Would I ever do that many miles in one day again? Doubtful. Even though I was use to riding 100 plus miles on a weekend you would think another 50 is no big deal, but adding another 50 miles of grueling heat and climbing made me really sore all over. Now that I live in the flat lands of Indiana maybe I could do 158 miles but I just don't have any desire to spend that much time on a bike, I'm 59 now and I had back surgery last December, and back starts to ache at anything over 75 miles. I do however have plans in 15 years when I retire to tour across the USA using Cycling Adventure maps and maybe the east to west portion across use one of their organize trips then continue on my own after that leg. Hopefully by then the back will have settled down and I can do 50 mile daily average in relative comfort.
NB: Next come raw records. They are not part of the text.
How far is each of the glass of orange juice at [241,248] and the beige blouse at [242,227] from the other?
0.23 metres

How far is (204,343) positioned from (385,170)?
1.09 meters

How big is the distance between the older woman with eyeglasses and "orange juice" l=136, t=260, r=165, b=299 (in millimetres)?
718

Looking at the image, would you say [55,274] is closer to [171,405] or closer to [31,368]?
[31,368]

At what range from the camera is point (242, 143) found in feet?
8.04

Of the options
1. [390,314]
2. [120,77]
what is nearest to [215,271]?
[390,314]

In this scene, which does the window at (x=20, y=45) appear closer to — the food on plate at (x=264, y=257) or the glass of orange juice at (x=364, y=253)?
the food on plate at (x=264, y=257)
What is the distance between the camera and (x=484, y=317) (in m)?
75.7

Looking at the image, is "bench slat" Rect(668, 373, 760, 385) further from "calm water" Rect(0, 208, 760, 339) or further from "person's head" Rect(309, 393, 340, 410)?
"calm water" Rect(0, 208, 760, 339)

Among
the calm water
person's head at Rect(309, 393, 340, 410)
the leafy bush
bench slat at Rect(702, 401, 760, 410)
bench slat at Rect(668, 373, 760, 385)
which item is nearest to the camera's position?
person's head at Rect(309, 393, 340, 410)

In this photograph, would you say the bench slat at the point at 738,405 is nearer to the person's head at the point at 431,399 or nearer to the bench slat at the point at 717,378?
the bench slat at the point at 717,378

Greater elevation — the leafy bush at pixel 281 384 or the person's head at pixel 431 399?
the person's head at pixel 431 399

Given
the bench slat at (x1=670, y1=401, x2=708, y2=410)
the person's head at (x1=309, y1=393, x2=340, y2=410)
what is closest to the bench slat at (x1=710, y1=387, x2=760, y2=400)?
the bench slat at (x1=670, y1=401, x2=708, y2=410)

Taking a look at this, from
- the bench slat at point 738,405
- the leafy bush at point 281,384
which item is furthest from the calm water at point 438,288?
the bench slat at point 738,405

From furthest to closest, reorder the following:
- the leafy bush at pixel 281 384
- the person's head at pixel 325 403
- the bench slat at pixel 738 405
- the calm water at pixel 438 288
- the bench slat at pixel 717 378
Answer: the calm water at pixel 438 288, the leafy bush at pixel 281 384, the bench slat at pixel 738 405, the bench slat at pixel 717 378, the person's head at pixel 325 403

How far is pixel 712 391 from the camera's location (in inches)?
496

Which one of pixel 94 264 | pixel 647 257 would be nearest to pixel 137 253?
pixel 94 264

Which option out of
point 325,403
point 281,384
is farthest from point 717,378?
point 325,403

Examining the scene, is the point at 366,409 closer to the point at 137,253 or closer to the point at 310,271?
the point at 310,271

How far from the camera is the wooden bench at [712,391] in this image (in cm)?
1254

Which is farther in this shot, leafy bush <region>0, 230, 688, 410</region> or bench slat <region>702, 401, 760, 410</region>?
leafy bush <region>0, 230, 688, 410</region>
If you ever want an adventure you should try that. I know that Action Sports use to lead a group of cyclists once a year to Pismo Beach via the 58; and they have a weekly riding event where they all get together throughout the week and ride some place, check with them about their schedule. Some of those events get pretty spirited though so make sure you enquire about each one to see if your up to the challenge.

Get to know those people at Action Sports, the owner, Kerry Ryan was the team captain of the 2001 4 person RAAM team that won that division and set a course record. He knows what he's talking about. Highly knowledgeable and a very nice person in addition to being a honest but shrewd business man. When I lived there the only other bike shops in town worth anything was The Finish Line and Sniders, but they lacked in the knowledge and ability that Action Sports has or at least had. The only thing I didn't like about Action Sports was their dependence at the time on Trek/Bontrager as their majority of bicycles and gear they sold, so most accessories I bought came from the other two stores because they sold other brands I was more interested in. 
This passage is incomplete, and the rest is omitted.